La prestation calamiteuse de Chiheb Mekki, alias Ridha Lénine, lors de son passage dimanche dernier dans une émission radiophonique largement écoutée dans le pays, soulève de pressantes interrogations sur son état « anormal ». Permettant ainsi aux adversaires du président de la République de l’atteindre par ricochet.
Mais que c’est-il passé ce dimanche 26 décembre pour que la toile s’enflamme de la sorte? En effet, l’animateur de la radio Mosaïque FM Hamza Balloumi recevait à une heure de grande écoute un énigmatique invité, Chiheb Mekki, alias Ridha Lénine. L’homme qui de l’avis général a l’oreille du président, tenait un discours incohérent.
Etat d’ébriété ou malaise de santé?
Ainsi, durant une heure et demie, Chiheb Lénine a tenu un discours décousu. S’exprimant avec une voix à peine audible, il arrivait à peine à dire une phrase complète, sans l’aide bienveillante de l’animateur qui volait à son secours chaque fois qu’il dérapait.
De plus, ayant des idées confuses, il changeait de sujet sans raison apparente.

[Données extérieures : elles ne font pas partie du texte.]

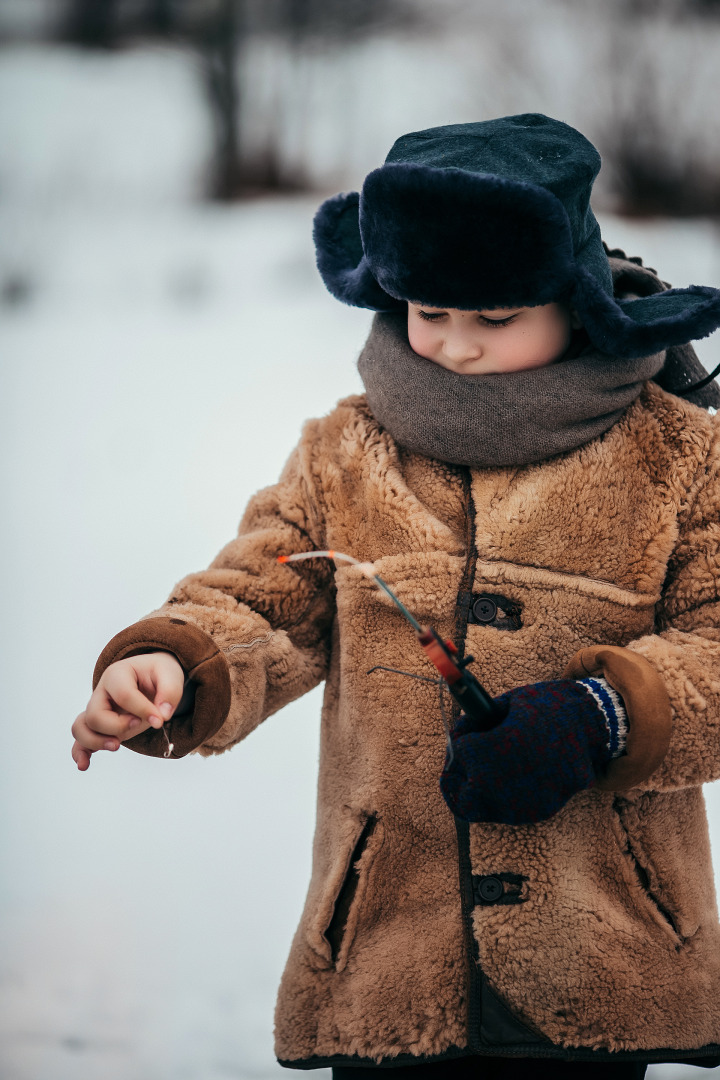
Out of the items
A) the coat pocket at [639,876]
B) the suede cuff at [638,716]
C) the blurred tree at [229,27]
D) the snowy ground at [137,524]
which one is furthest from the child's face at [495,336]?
the blurred tree at [229,27]

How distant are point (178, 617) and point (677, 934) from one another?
53cm

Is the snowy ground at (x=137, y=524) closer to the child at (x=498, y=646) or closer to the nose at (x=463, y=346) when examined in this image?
the child at (x=498, y=646)

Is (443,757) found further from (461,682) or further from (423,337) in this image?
(423,337)

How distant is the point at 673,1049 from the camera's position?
87cm

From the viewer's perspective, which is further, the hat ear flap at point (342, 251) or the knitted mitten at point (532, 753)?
the hat ear flap at point (342, 251)

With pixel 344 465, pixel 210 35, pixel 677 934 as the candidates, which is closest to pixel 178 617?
pixel 344 465

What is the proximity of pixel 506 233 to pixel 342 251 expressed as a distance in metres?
0.26

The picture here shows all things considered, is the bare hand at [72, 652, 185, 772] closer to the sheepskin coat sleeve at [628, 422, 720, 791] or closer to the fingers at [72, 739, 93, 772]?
the fingers at [72, 739, 93, 772]

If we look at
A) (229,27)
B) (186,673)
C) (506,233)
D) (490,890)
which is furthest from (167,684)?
(229,27)

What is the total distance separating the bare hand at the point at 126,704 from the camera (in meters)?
0.78

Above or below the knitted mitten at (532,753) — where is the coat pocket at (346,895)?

Bref, tous les ingrédients étaient réunis pour que nombreux internautes, dont des hommes politiques, estiment qu’il était dans un état d’ébriété manifeste. Les plus cléments soulevaient plusieurs interrogations quant à la réalité de son état de santé. Présentait-il des symptômes annonciateurs d’une attaque cérébrale?
Mais le hic, c’est que trois jours plus tôt Ridha Lénine participait à l’émission « Le grand débat » de Malek Bakkari sur la Chaîne Attessia. Il s’y distingua par sa prononciation, certes un peu traînante, mais normale. Ainsi que par son discours bien argumenté, fluide et cohérent dans l’ensemble. Alors pour quelle option pencher?
Explications embarrassées
D’ailleurs, le journaliste Hamza Belloumi était blâmé par certains pour avoir accepté de l’interviewer dans cet état. Et de rétorquer: « J’ai vu les commentaires à propos de mon interview avec Ridha Chiheb Mekki. Et j’avais reçu beaucoup de questions. Or, il n’est pas dans mes habitudes de demander à mes invités ce qu’ils ont mangé ou bu avant l’émission. Tant que l’invité respecte les auditeurs dans ses propos et répond aux questions, je termine l’interview avec lui jusqu’au bout. Et c’est ce qui s’est passé. » Puis, il conclut: « Je préfère qu’on discute les idées et les positions sans toucher aux personnes. Mais aussi sans se moquer de leur façon de parler ou de leur maladie. »
Pour sa part, voulant justifier la prestation controversée de son père, Fadhel Mekki, fils de Ridha Lénine, assurait dans un post que son père avait été victime d’un malaise de santé. « Mon père a été victime d’un malaise sanitaire il y a peu. Ceci a eu un impact sur lui et sa santé s’est relativement dégradée dans la période passée. Malgré son état de santé, il a voulu honorer un engagement passé ». Pas très convainquant.
La vérité, c’est que Hamza Balloumi, et c’est tout à son honneur, a botté en touche. En ayant l’élégance et la discrétion de ne pas révéler l’état « anormal » de son hôte. Avait-il un verre dans le nez, ou souffrait-il de troubles de l’élocution, étant réellement malade? Nous n’en saurons pas plus. D’ailleurs, il n’avait pas le choix d’interrompre une émission de grande écoute annoncée avec force publicité. Il fallait coûte que coûte sauver la situation, quitte à imposer aux auditeurs une émission affligeante. Et le mot est faible.
Le Président visé par ricochet
Alors, pourquoi somme toute un fait divers au-delà de son aspect moralisateur a-t-il soulevé un tel tollé sur les réseaux sociaux?
La raison tient sans aucun doute à la promiscuité de Ridha Lénine, avec le président de la République Kaïs Saïed. Lequel l’avait présenté en le recevant le 22 juin dernier au palais de Carthage, comme « un frère, un ami et un compagnon de route depuis des décennies ».
En effet, cet ancien activiste d’EL WATAD, un mouvement de gauche radicale avec un zeste de nationalisme arabe, passe pour être la tête pensante, le mentor idéologique et l’un des fondateurs de son projet politique. Dont le fil conducteur de sa pensée s’articule sur la démocratie de la base. Et ce, au mépris des corps intermédiaires des démocraties représentatives.
Or, souvenez-vous de récents propos du Président qui traitait ses adversaires politiques, lors d’une réunion du Conseil supérieur des armées, « d’ivrognes ayant leurs habitudes dans les tavernes ». Et si, par sa prestation dimanche dernier, en apparence tout au moins « son frère et ami » était lui aussi un adepte de ces mêmes tavernes?